If I click on the source control icon (or CTRL + SHIFT + G) I can see the files with the changes and can enter a commit message
I then press CTRL + ENTER to commit my change and get this pop-up
As I only have one file and it has all the changes for this commit I click yes. If I had changed more than one file and only wanted to commit a single one at a time I would hover my mouse over the file and click the + to stage my change.
If I make a further change to the notebook and save it, I can see that the source control provider recognises the change but this time the folder the file is in and the file are colour coded brown with an M to show that they have been modified.
Unlike Visual Studio Code, when you then click on the source control icon and click on the change it does not show the differences in the notebook although this works with SQL files.

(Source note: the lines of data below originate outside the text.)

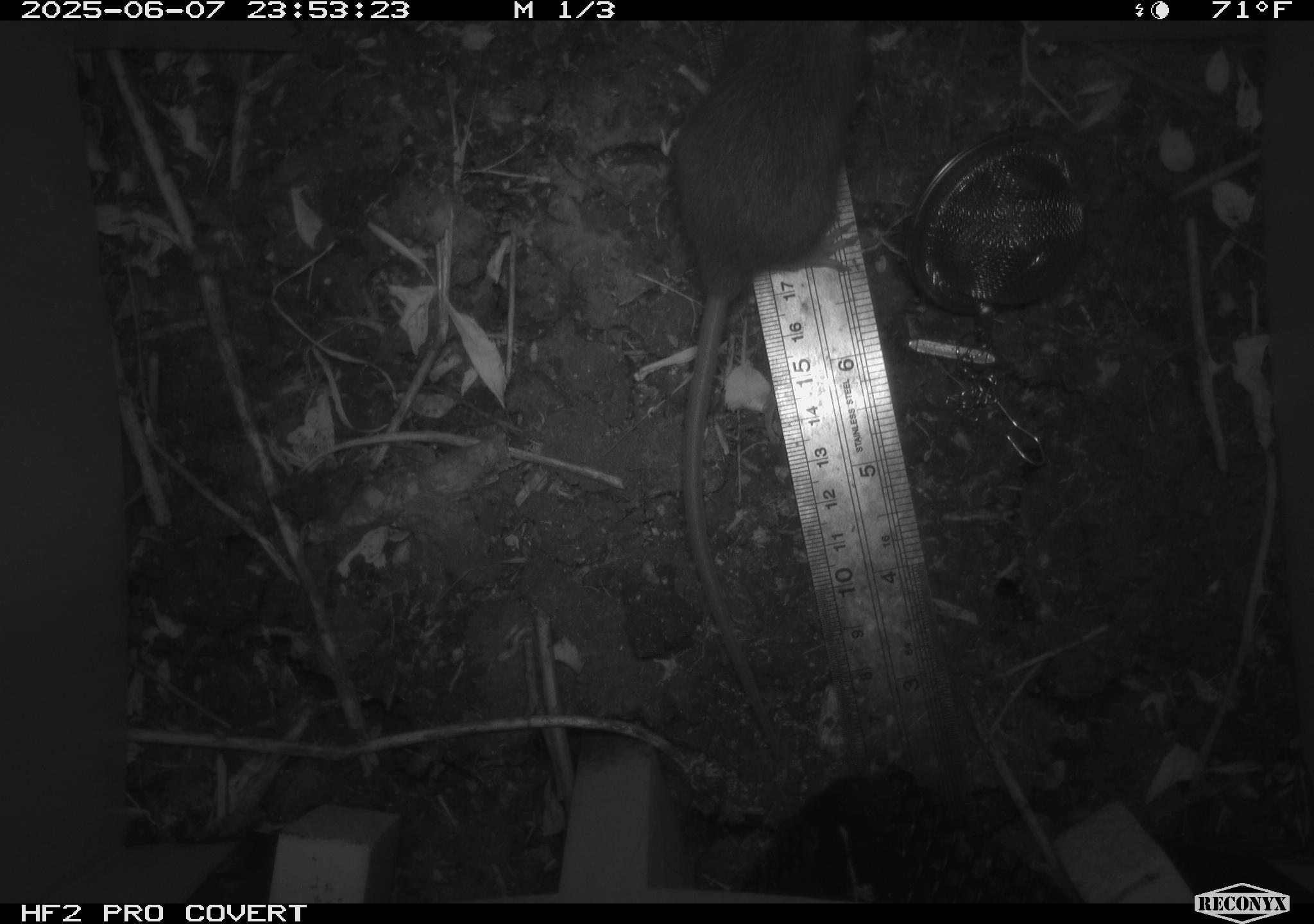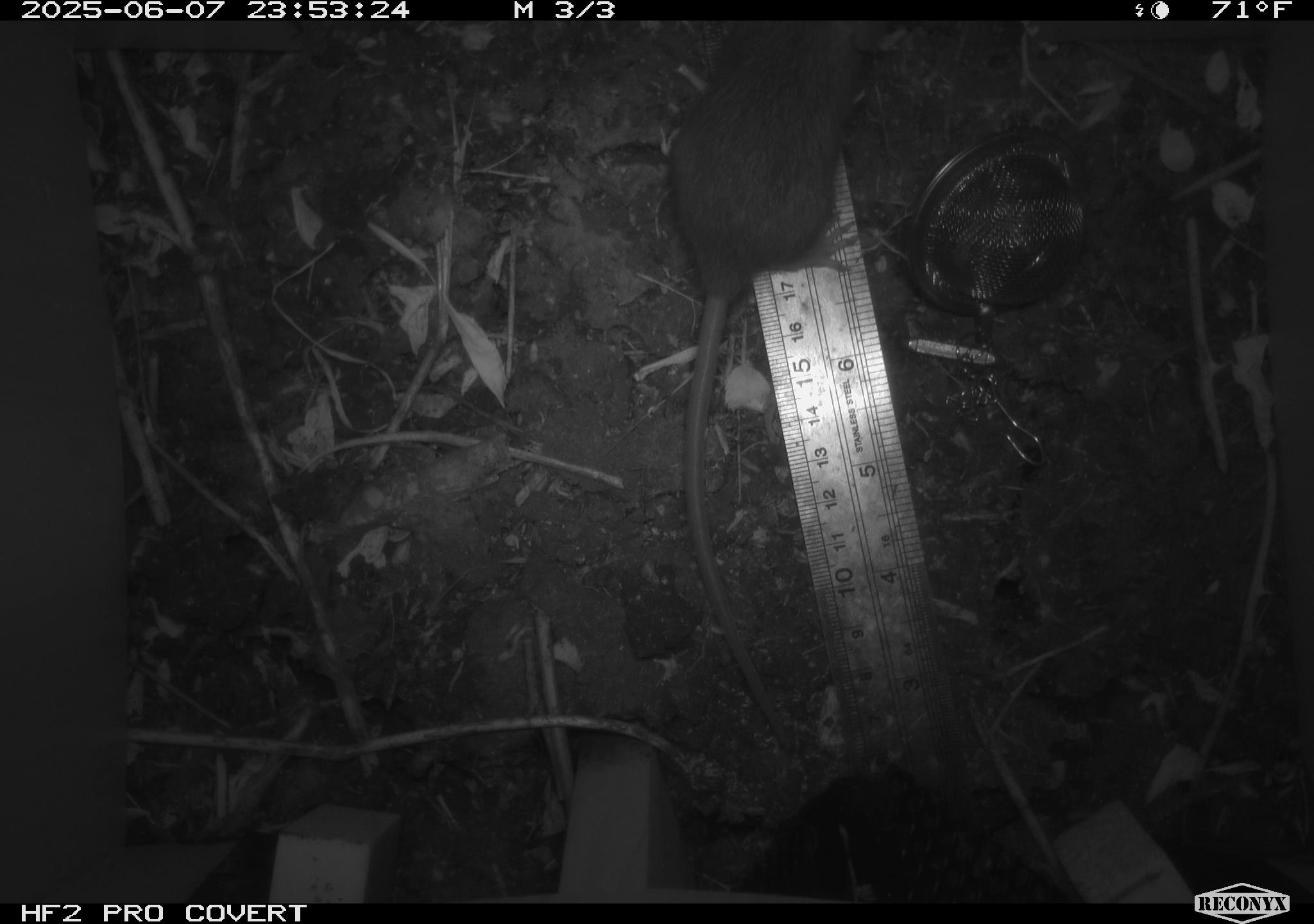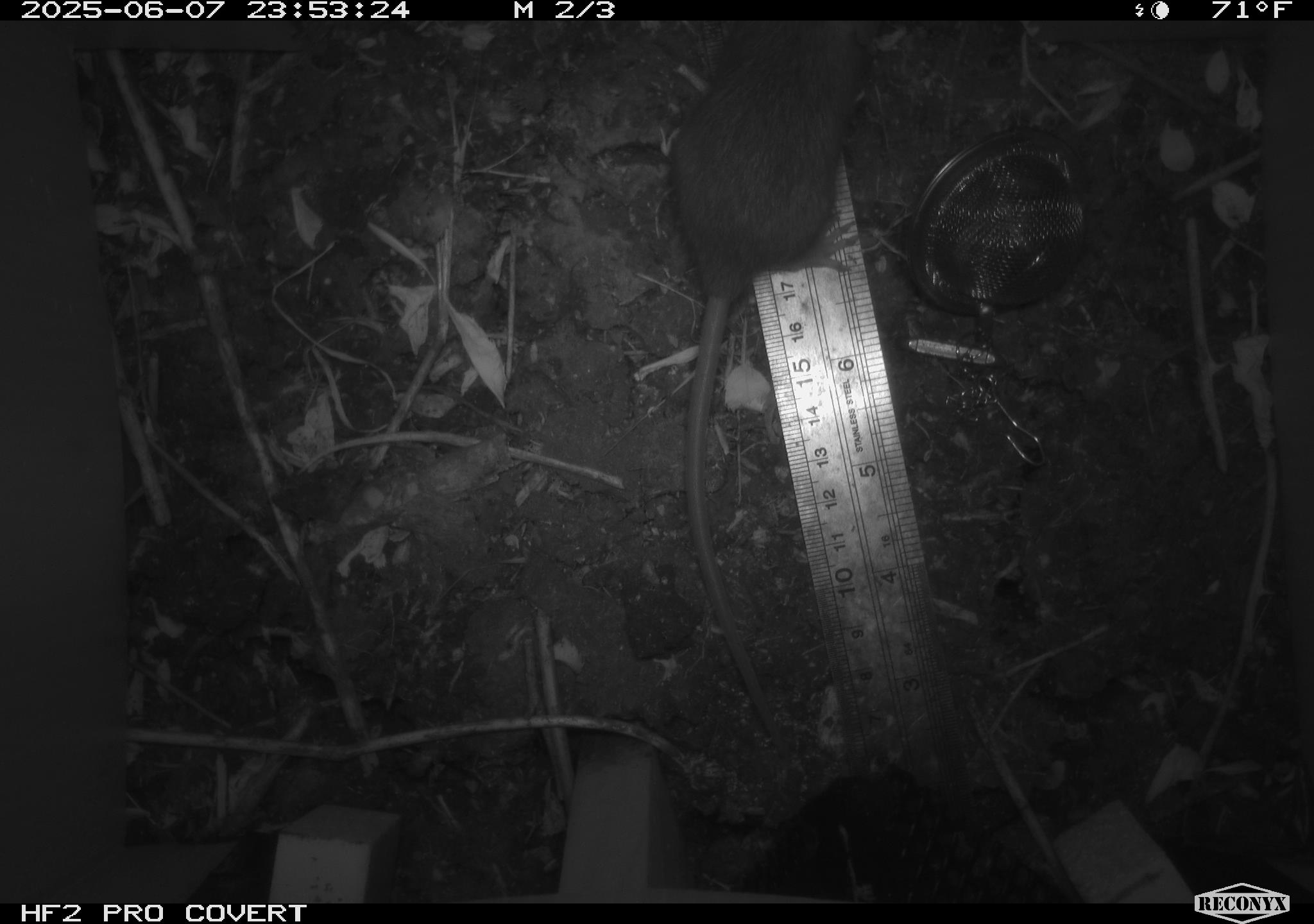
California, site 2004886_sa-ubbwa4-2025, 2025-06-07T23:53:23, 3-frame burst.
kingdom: Animalia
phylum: Chordata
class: Mammalia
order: Rodentia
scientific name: Rodentia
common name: rodent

When I have made all my changes and committed them with good commit messages
I can see that there are 3 local changes ready to be pushed to by remote repository (GitHub in this case) and 0 remote commits in this branch by looking at the bottom left
I can click on the “roundy roundy” icon (I dont know its proper name 😊) and synchronise my changes. This comes with a pop-up
Personally I never press OK, Don’t Show Again because I like the double check and to think “Is this really what I want to do right now”. Once I press OK my changes will be synched with the remote repository. Explaining this means that you can find the notebook I have used in my Presentations GitHub Repository which means that you can run the Notebook too using the docker-compose file here and the instructions further up in the post.